> **Metin Bölümü**:
============

Meksika’nın En Güzel Eğlence Parkı: Xcaret
Aslında Güney Amerika yazılarımızı biraz da tembellikle geç bitirdikten sonra amacımız blogun düzenini bozmadan, Meksika’daki rotamızı sırasıyla yazmaktı. Ancak geçtiğimiz hafta öyle bir deneyim yaşadık ki, yazmadan geçmek istemedik: Xcaret eğlence parkı.
Bildiğiniz eğlence parklarından çok farklı bir düzeni var Xcaretin. Devasa bir arazide tropik ormanın içine kurulmuş bir park. İçinde çeşit çeşit hayvanların, mağaraların, yer altı nehirlerinin, yunus showlarının, deniz kaplumbağalarının, jaguar ve pumaların olduğu, snorkelinizle çeşit çeşit tropik balıkla birlikte yüzebildiğiniz, kumsalı, hamakları, restoranlarıyla keyif yapabildiğiniz, tüm bunların üzerine de dev performans salonunda efsanevi bir show izleyebildiğiniz bir park.

Parkın iki türlü bileti var. Birisi normal giriş, birisi de Xcaret plus. Plus giriş ile normale ek olarak restoranlardan istediğiniz birinde açık büfe yemek, snorkel takımı ve eşyalarınızı kilitleyebileceğiniz dolap kullanım hakkı veriliyor. Giriş biletlerinin fiyatı normal giriş 100 Dolar, plus giriş 130 Dolar. Ancak internet üzerinden alırsanız %10 indirim uyguluyor. Eğer biletinizi 21 gün ya da daha öncesinde alırsanız %15 indirimden yararlanabiliyorsunuz. İnternetten aldığınızda biletinize ulaşım dahil değil. Playa del Carmen’den Tulum’a giden her hangi bir araç sizi parkın giriş hizasında bırakıyor. Alt geçitten karşıya geçip, parka giden ücretsiz servislerle parka ulaşabiliyorsunuz. Ya da merkezdeki tur acentalarından birinden 129 Dolar’a ulaşım dahil bilet alabiliyorsunuz.

Parka girdikten sonra girişte verdikleri haritadan kendinize bir rota belirleyip dolaşabilirsiniz. Park sabah 8:30’dan akşam 22:00’a kadar açık. Biz saat 10’da girdik ve her yerini gezemedik. Dolayısıyla tadına daha çok vararak gezmek için 8:30’da orada olmakta fayda var.
Parkın en meşhur aktivitesi yer altı nehrinde yüzmek. Nehir dediğimize bakmayın, aslında karayiplerin turkuaz renkli deniz suyu. Derinliği ise 1.60 civarlarında. Suya girip, nehir boyunca yüzerek deniz kenarından çıkıyorsunuz. Bu arada kıyafet, ayakkabı ve eşyalarınızı nehrin başlangıcındaki güvenlik noktasında. Size verilen çantaya koyup, kilitleyerek teslim ediyorsunuz. Daha sonra nehirden çıkınca bu çantayı geri alıyorsunuz.

============

> **Kayıtlar**:
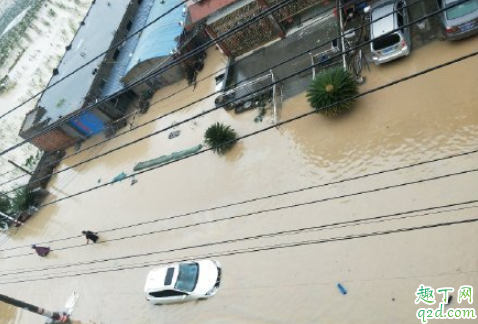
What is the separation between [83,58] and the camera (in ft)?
88.4

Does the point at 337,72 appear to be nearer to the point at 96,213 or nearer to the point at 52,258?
the point at 96,213

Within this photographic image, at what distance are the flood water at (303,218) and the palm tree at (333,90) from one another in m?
0.57

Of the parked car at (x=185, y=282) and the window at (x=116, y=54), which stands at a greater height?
the window at (x=116, y=54)

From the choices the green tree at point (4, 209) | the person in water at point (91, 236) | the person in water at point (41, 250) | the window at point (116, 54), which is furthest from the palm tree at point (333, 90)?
the green tree at point (4, 209)

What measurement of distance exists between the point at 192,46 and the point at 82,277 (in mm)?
14342

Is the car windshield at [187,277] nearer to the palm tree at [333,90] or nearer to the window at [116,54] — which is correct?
the palm tree at [333,90]

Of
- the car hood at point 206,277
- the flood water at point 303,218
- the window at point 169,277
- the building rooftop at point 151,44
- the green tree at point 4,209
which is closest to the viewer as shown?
the flood water at point 303,218

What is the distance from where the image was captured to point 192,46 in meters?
23.7

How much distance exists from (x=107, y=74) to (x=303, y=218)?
17.1 meters

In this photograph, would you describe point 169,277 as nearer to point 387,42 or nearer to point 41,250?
point 41,250

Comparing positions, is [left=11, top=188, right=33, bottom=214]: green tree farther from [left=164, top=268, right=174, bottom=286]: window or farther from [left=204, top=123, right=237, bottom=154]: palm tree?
[left=164, top=268, right=174, bottom=286]: window

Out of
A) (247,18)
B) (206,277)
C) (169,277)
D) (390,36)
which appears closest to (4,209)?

============

Xcaret parkını anlatan metinde "Parkın iki türlü" ifadesinden "dahil bilet alabiliyorsunuz." ifadesine kadar olan kısmı harfi harfine alıntılayın.

> **Görev Sonucu**:
Parkın iki türlü bileti var. Birisi normal giriş, birisi de Xcaret plus. Plus giriş ile normale ek olarak restoranlardan istediğiniz birinde açık büfe yemek, snorkel takımı ve eşyalarınızı kilitleyebileceğiniz dolap kullanım hakkı veriliyor. Giriş biletlerinin fiyatı normal giriş 100 Dolar, plus giriş 130 Dolar. Ancak internet üzerinden alırsanız %10 indirim uyguluyor. Eğer biletinizi 21 gün ya da daha öncesinde alırsanız %15 indirimden yararlanabiliyorsunuz. İnternetten aldığınızda biletinize ulaşım dahil değil. Playa del Carmen’den Tulum’a giden her hangi bir araç sizi parkın giriş hizasında bırakıyor. Alt geçitten karşıya geçip, parka giden ücretsiz servislerle parka ulaşabiliyorsunuz. Ya da merkezdeki tur acentalarından birinden 129 Dolar’a ulaşım dahil bilet alabiliyorsunuz.